▶ [Passage shown]
********
Posted by Unknown ~ Wednesday, 5 March 2014



Could your relationship be a little more romantic, adventurous, spontaneous, harmonious or more fun? Is your relationship as good as it can get, or has it lost a bit of its sparkle and could do with a boost? If so, here are 10 suggestions to help spice it up!

1. Know each other’s deepest desires and keep them alive and growing:
Everything we do comes from a desire and everything we think and do moves us closer to or further away from our desires and each other. Learn what it is that each of you desires the most. If you don't know, talk to your partner and share your deepest desires with them. Talking is not just about communicating, it's about connection. Then, create clear intentions and stay focused on your desires - be it romance, fun, adventure, happiness, harmony, deep connection.

2. Make a commitment to your relationship:
What are you committed to? What is currently happening in your relationship reveals what your spoken and unspoken commitments are to. What are you spending your time doing? Consciously carve out time exclusively for your relationship and to committing to one another and making passion and love a priority.

3. Create new beliefs about how you can be together:
Our beliefs about what is possible impact on our actions and the results we get from our actions. If you're not experiencing what you want in your relationship, it could be that you're being blocked by holding on to unhelpful beliefs about what's possible. If so, create new beliefs about how you and your partner can be together that are aligned with your desires.

4. Allow your partner to be different and learn from them:
What's different between us and our partners can often be where the spark is. To keep that spark alive, we need to accept, appreciate and honour our partners' differences.

5. Look for opportunities to pamper and spoil your partner:
Pampering can be as simple as letting your partner sleep in late, while you make breakfast and take care of the kids, or allowing them to relax while you wash the dishes after dinner. Or, it can be bringing home a little surprise gift that you know they'll love, like ice-cream or a favorite CD or magazine

6. Remind yourself what it was that attracted you and what you loved about your partner when you met:
You should find (give or take a few kilos) that those things are still there; they just need to be rediscovered and celebrated.

7. Touch your partner in loving ways:
When we touch, we connect at that moment. Give your partner gentle touches, hugs and kisses so they can feel your love and connection. Or touch their heart, by giving them a hand-written love letter.

8. Make time for intimacy:
Even when you and your partner are both running on busy schedules, be sure to take time to be intimate. If we do not priorities our basic human need for intimacy, we risk feelings of being unloved and unappreciated creeping in. As you set intimacy as a priority in your relationship, you'll soon find other things in your life will start to fall into place as your relationship is strengthened.
********
▶ [Task details] Rewrite the relationship tips starting at "5. Look for" and ending at "hand-written love letter.", with "ice-cream" changed to "chocolate". The data after the relationship tips is not needed here.

▶ [Provided data]
********
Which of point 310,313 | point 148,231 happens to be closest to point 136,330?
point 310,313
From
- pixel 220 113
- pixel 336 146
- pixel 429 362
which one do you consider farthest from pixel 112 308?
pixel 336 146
********
▶ [The reply]
5. Look for opportunities to pamper and spoil your partner:
Pampering can be as simple as letting your partner sleep in late, while you make breakfast and take care of the kids, or allowing them to relax while you wash the dishes after dinner. Or, it can be bringing home a little surprise gift that you know they'll love, like chocolate or a favorite CD or magazine

6. Remind yourself what it was that attracted you and what you loved about your partner when you met:
You should find (give or take a few kilos) that those things are still there; they just need to be rediscovered and celebrated.

7. Touch your partner in loving ways:
When we touch, we connect at that moment. Give your partner gentle touches, hugs and kisses so they can feel your love and connection. Or touch their heart, by giving them a hand-written love letter.